• Sonuç bulunamadı

1. BÖLÜM

1.2. DENGELEME POLİTİKALARI

1.2.1. Güç Dengesi

Waltz’a göre uluslararası politika alanında teorileri test etmek iki sebepten oldukça güçtür. İlk olarak “Güç Dengesi teorisi bazı tahminler sunsa dahi, tahminler orta vadelidir.” Teori kesin ve net tahminler yapmaktan ziyade, geniş bir çerçeve çizmektedir ve bu sebeple teorinin yanlışlanabilirliği de zorlaşmaktadır. İkinci zorluk ise, devletler teorinin beklentileri dâhilinde hareket etme eğilimi gösterse dahi, içsel etkenlerin buna izin vermeyebileceği gerçeğidir. Waltz bu iki zorluğu aşmanın yolunu, teoriyi oldukça zorlayıcı testlerle sınamakta bulmaktadır. Böylece teorinin, çok zor şartlar altında dahi açıklayıcılığını koruması inandırıcılığını arttıracaktır. Zor sınamalara örnek olarak Waltz, Güç Dengesinin zirvede olduğu 18. yüzyıl Avrupa

17 politikalarından ziyade, 1879 Almanya-Avusturya Macaristan ittifakına karşı 15 yıl sonra oluşturulan 1894 Fransız-Rus ittifakını göstermektedir (Waltz, 1979: 124-125).

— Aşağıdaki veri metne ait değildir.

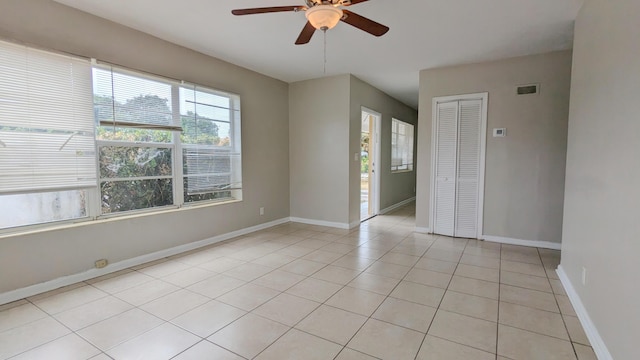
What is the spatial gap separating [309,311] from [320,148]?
3332 mm

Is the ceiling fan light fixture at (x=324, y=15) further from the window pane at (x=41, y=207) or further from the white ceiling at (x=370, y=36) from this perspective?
the window pane at (x=41, y=207)

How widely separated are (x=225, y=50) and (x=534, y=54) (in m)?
4.07

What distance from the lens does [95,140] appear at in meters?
2.99

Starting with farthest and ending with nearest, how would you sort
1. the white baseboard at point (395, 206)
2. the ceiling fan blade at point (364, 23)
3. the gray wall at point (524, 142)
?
the white baseboard at point (395, 206), the gray wall at point (524, 142), the ceiling fan blade at point (364, 23)

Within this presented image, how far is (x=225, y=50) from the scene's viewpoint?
12.7ft

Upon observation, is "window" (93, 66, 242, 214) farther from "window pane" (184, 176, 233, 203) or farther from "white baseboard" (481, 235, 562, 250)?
"white baseboard" (481, 235, 562, 250)

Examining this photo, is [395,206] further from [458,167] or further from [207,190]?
[207,190]

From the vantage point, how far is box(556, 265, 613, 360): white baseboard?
1.79m

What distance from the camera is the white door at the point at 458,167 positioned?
4359 mm

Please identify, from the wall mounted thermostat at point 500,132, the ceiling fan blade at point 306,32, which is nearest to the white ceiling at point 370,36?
the ceiling fan blade at point 306,32

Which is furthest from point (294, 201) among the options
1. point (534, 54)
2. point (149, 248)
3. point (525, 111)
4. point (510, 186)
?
point (534, 54)

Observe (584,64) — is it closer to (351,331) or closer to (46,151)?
(351,331)

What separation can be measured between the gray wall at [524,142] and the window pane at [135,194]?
4211 mm

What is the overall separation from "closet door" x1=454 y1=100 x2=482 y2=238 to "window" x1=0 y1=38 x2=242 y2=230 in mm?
3603
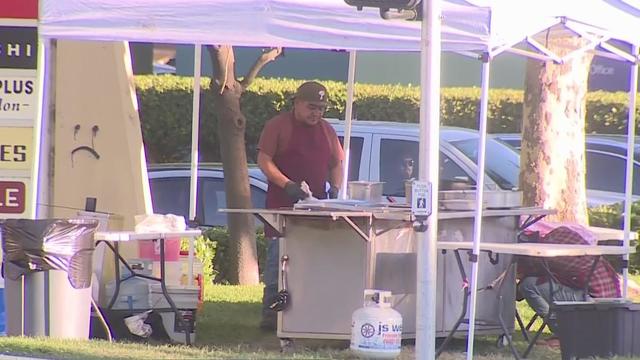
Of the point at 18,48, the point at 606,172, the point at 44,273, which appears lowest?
the point at 44,273

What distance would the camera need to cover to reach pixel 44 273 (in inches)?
338

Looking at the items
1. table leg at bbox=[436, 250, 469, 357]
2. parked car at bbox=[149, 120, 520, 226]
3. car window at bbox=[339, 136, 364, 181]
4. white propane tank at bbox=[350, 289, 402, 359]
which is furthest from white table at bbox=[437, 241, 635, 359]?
car window at bbox=[339, 136, 364, 181]

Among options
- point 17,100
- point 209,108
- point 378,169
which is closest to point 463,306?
point 17,100

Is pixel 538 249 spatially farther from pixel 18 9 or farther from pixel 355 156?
pixel 355 156

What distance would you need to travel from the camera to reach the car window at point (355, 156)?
12953 mm

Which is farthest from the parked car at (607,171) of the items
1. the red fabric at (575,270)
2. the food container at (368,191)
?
the food container at (368,191)

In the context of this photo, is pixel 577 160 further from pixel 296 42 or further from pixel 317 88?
pixel 296 42

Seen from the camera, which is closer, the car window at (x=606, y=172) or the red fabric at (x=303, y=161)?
the red fabric at (x=303, y=161)

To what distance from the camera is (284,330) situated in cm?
900

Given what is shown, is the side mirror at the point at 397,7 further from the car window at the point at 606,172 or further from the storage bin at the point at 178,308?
the car window at the point at 606,172

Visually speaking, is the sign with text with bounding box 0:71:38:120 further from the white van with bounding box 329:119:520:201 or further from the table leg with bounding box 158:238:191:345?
the white van with bounding box 329:119:520:201

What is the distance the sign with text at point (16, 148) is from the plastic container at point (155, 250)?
116 cm

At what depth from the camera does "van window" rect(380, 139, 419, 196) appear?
12797mm

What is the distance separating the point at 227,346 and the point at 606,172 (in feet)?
25.4
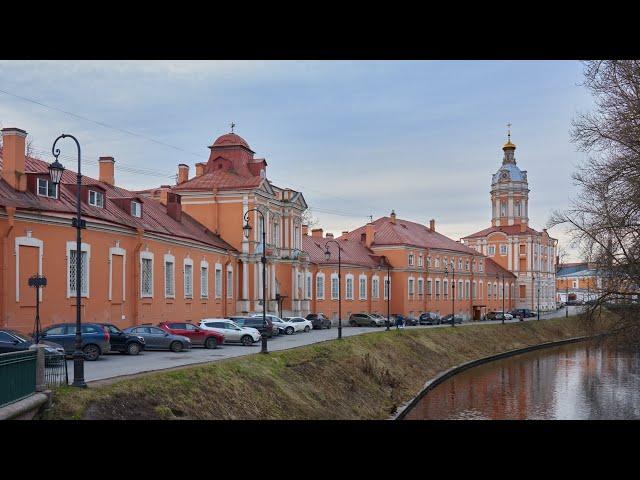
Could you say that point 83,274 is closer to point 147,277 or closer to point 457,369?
point 147,277

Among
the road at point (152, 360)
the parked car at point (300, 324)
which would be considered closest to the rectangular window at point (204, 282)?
the parked car at point (300, 324)

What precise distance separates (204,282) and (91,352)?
17.1 meters

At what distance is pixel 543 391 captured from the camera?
36.5 m

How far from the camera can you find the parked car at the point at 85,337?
71.7 feet

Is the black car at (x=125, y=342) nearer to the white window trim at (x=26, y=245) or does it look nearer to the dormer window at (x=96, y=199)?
the white window trim at (x=26, y=245)

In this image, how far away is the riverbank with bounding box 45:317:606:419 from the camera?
1545cm

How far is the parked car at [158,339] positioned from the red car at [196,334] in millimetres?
1979

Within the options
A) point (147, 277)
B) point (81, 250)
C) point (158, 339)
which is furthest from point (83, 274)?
point (147, 277)

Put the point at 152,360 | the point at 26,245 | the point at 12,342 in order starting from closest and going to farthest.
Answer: the point at 12,342
the point at 152,360
the point at 26,245

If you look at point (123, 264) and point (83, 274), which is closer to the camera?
point (83, 274)

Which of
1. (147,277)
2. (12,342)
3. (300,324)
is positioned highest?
(147,277)

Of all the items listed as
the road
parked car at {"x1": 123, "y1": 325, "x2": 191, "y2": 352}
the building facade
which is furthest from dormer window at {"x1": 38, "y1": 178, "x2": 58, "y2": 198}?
the building facade
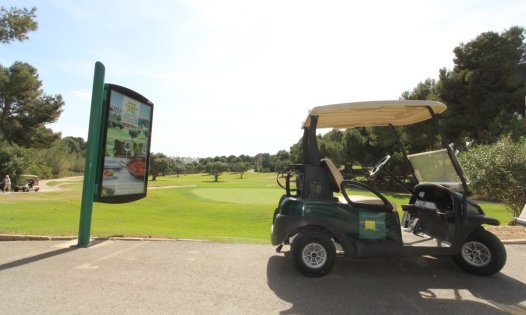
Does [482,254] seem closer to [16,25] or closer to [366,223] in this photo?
[366,223]

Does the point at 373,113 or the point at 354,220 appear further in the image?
the point at 373,113

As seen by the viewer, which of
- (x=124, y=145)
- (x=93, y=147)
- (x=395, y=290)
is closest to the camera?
(x=395, y=290)

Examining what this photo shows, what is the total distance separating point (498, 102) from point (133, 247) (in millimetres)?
32273

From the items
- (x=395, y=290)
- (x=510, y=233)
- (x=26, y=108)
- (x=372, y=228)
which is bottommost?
(x=395, y=290)

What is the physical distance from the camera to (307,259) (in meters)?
4.62

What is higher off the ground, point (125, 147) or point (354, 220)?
point (125, 147)

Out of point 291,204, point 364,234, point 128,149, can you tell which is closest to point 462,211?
point 364,234

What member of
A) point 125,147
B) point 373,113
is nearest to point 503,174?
point 373,113

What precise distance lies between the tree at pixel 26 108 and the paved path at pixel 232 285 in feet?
143

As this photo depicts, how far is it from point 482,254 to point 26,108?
49.9m

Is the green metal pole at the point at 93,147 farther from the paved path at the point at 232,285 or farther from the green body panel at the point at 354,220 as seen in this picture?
the green body panel at the point at 354,220

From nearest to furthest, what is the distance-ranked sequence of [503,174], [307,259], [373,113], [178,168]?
1. [307,259]
2. [373,113]
3. [503,174]
4. [178,168]

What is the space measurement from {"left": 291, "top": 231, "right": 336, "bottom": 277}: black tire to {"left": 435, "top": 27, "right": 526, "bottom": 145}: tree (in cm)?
2892

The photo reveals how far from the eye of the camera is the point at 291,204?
15.9ft
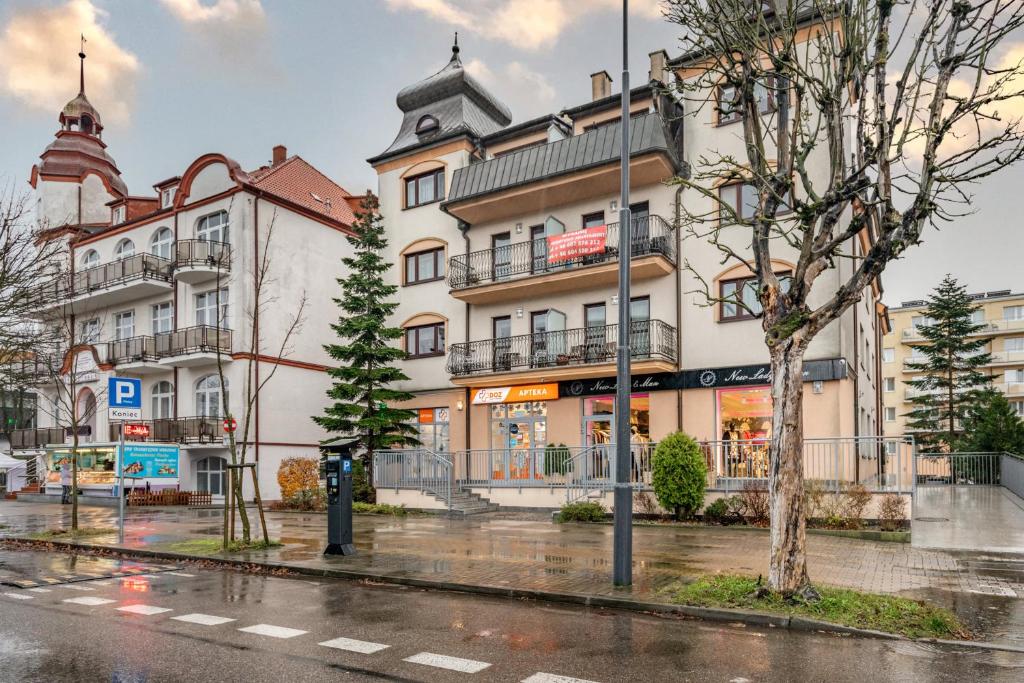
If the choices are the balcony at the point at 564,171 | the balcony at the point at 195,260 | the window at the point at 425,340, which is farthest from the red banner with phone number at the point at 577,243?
the balcony at the point at 195,260

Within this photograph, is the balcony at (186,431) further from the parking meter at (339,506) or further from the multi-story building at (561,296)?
the parking meter at (339,506)

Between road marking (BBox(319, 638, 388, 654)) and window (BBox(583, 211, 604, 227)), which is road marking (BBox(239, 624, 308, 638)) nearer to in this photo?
road marking (BBox(319, 638, 388, 654))

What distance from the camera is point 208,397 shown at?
30516 mm

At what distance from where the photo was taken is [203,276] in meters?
30.9

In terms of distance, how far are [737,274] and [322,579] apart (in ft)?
50.4

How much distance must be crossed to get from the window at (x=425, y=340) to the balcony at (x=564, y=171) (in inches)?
164

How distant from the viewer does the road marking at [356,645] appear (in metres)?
6.63

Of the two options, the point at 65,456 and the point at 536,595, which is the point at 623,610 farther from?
the point at 65,456

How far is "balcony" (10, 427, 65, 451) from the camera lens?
118 ft

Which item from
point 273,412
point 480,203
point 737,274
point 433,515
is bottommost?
point 433,515

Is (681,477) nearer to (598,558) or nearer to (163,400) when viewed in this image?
(598,558)

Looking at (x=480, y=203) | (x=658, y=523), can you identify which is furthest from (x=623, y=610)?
(x=480, y=203)

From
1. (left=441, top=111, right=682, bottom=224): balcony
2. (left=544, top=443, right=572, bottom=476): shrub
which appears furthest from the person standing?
(left=544, top=443, right=572, bottom=476): shrub

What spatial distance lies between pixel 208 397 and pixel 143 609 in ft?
76.9
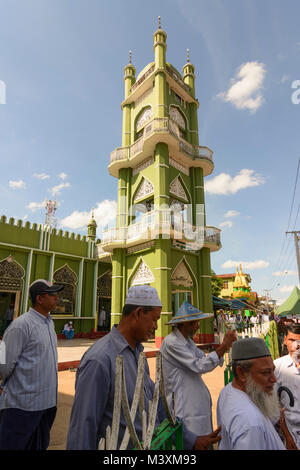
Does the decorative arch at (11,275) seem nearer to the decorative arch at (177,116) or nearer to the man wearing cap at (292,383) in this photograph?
the decorative arch at (177,116)

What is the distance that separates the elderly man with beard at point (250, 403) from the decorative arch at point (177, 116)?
529 inches

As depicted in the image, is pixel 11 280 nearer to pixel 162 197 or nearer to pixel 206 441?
pixel 162 197

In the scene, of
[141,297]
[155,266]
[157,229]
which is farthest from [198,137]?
[141,297]

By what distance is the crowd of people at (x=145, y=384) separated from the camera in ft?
4.03

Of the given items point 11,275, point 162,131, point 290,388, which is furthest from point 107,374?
point 11,275

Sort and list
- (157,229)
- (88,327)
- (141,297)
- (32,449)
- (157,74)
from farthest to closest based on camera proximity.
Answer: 1. (88,327)
2. (157,74)
3. (157,229)
4. (32,449)
5. (141,297)

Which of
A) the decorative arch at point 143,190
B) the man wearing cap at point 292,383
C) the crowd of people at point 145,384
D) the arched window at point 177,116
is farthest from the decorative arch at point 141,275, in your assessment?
the crowd of people at point 145,384

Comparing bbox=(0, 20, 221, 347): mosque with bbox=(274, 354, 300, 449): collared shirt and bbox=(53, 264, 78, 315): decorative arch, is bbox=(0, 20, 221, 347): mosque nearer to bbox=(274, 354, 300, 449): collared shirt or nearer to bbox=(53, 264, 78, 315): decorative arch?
bbox=(53, 264, 78, 315): decorative arch

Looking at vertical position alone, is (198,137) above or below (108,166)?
above

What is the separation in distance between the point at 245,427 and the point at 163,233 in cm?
981

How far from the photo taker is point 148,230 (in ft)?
36.6
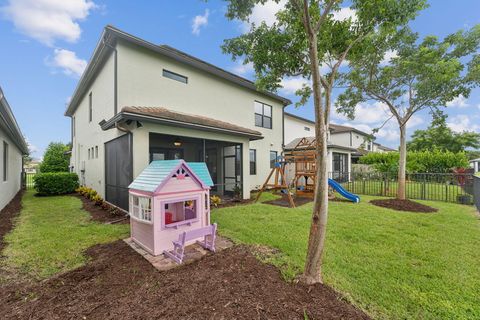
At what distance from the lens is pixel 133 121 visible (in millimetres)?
6738

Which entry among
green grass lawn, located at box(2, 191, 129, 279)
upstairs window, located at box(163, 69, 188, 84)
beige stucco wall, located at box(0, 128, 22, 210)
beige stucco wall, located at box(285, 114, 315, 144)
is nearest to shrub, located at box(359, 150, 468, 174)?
beige stucco wall, located at box(285, 114, 315, 144)

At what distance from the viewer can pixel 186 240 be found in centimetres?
368

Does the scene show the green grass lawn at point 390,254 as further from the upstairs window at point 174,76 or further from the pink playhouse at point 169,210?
the upstairs window at point 174,76

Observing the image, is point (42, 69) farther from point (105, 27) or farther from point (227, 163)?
point (227, 163)

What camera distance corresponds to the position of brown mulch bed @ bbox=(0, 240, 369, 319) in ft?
7.85

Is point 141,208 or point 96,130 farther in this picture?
point 96,130

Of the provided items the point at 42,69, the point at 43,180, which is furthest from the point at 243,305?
the point at 42,69

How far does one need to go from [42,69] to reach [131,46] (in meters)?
10.9

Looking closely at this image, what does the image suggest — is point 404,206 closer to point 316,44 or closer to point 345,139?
point 316,44

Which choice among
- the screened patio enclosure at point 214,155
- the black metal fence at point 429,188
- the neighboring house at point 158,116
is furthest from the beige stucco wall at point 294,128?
the screened patio enclosure at point 214,155

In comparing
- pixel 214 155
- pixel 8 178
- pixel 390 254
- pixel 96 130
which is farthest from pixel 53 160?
pixel 390 254

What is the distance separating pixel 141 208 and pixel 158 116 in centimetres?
365

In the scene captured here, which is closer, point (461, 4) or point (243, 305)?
point (243, 305)

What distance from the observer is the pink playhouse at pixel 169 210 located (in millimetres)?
3873
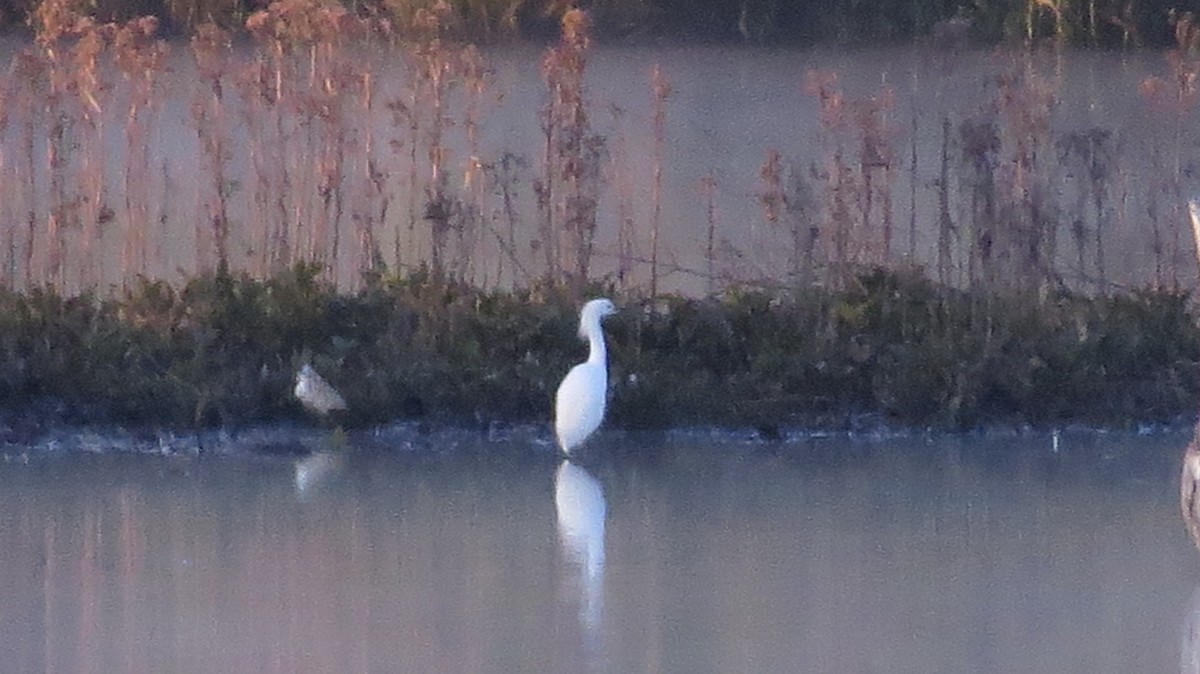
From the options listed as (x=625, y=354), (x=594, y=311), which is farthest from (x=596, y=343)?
(x=625, y=354)

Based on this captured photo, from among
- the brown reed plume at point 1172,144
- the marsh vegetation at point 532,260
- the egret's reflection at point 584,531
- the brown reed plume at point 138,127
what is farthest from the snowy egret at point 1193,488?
the brown reed plume at point 138,127

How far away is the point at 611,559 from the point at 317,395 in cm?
197

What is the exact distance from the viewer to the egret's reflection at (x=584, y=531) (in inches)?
201

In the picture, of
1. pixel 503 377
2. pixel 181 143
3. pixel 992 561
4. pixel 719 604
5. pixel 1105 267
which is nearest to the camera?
pixel 719 604

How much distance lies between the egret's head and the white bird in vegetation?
950mm

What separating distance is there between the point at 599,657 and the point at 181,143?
5.18m

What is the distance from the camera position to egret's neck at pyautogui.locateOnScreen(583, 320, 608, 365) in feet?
23.7

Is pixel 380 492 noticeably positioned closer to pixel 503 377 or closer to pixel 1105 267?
pixel 503 377

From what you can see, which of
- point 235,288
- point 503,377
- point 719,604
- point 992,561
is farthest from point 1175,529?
point 235,288

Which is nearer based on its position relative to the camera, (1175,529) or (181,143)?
(1175,529)

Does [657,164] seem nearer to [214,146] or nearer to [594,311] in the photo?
[594,311]

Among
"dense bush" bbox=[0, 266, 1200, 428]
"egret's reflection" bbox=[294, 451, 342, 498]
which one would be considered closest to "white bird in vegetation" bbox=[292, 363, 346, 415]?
"dense bush" bbox=[0, 266, 1200, 428]

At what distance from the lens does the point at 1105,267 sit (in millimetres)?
8188

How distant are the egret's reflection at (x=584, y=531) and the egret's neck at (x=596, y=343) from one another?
47 centimetres
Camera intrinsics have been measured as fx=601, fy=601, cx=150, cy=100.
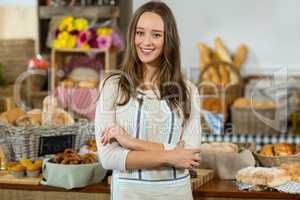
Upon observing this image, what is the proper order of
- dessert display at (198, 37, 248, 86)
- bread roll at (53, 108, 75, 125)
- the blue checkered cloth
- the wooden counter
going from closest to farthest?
the wooden counter < bread roll at (53, 108, 75, 125) < the blue checkered cloth < dessert display at (198, 37, 248, 86)

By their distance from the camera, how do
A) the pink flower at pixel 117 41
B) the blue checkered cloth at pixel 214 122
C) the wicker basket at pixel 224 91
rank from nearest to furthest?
the blue checkered cloth at pixel 214 122 < the wicker basket at pixel 224 91 < the pink flower at pixel 117 41

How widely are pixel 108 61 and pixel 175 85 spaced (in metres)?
3.41

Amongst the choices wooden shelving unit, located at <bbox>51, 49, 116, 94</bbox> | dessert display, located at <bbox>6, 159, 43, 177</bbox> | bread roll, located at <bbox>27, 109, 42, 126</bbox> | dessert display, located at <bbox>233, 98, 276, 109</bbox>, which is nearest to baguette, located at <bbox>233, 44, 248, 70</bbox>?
dessert display, located at <bbox>233, 98, 276, 109</bbox>

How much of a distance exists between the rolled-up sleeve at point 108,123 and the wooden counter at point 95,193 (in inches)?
15.5

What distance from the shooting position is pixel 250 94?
16.8ft

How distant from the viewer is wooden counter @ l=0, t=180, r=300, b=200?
243 cm

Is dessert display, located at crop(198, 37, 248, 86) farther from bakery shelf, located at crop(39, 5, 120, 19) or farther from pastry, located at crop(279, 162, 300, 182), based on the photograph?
pastry, located at crop(279, 162, 300, 182)

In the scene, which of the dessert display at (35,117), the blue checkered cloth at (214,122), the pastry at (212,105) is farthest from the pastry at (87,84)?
the dessert display at (35,117)

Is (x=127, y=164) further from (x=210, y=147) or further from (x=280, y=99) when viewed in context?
(x=280, y=99)

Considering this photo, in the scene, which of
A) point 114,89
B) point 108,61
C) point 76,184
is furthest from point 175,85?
point 108,61

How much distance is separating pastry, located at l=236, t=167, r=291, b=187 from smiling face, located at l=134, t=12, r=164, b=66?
70 centimetres

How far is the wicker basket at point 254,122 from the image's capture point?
4719 millimetres

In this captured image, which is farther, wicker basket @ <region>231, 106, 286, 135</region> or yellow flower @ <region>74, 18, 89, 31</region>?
yellow flower @ <region>74, 18, 89, 31</region>

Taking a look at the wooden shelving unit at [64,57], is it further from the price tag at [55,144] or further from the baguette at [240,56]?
the price tag at [55,144]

Güç Dengesi yaklaşımında devletlerin iki seçeneği vardır; Dengeleme ve

“Bandwagoning - Takip Etme”. Dengeleme, sistemdeki en güçlü devlete karşı oluşturulan koalisyon aracılığıyla bu devletin daha fazla güçlenmesinin engellenmesidir. Takip Etme ise, dengelemenin tam aksine en güçlü devlet ile ortak politikalar izlenmesi durumudur (Walt, 1985). Dengelemenin evrensel bir siyasi hamle olduğu iddiasına karşı çıkan Waltz’a göre (1979: 125-126), devletlerin dengeleme ya da takip etme tercihlerinden hangisine yöneleceği, sistemin durumuna göre değişim göstermektedir. Bu noktada Waltz, Başkanlık seçimleri öncesi partilerin içerisindeki aday rekabetine değinmektedir. Kazanmaya yakın bir aday ortaya çıkana kadar adaylar koalisyon kurma yoluyla dengelemeye gidebilir. Fakat güçlü bir adayın rekabetten üstün çıkacağı anlaşıldığı an, güçsüz adaylar yıldızı parlayan adayı takip ederek onu desteklemeye başlarlar, çünkü her biri aslında kendi partilerinin seçimi kazanmasını istemektedir ve adaylığı kaybetmeleri parti içerisindeki konumlarını yani güvenliklerini yitirecekleri bir ölüm kalım savaşı değildir. Uluslararası arenada ise durum daha farklıdır. İki ittifakın savaşında

“kazanan tarafın nispeten güçsüz devletleri, kendi ittifaklarının güçlü devletlerinin merhametine” kalacaktır ve bu durum güvenliklerini tehlikeye düşürecektir. Öyleyse Dengeleme mantıklı olan tercihtir çünkü hiçbir devlet, diğerinin kazanmasına ve lider olmasına göz yummak istemez (Waltz, 1979: 125-126).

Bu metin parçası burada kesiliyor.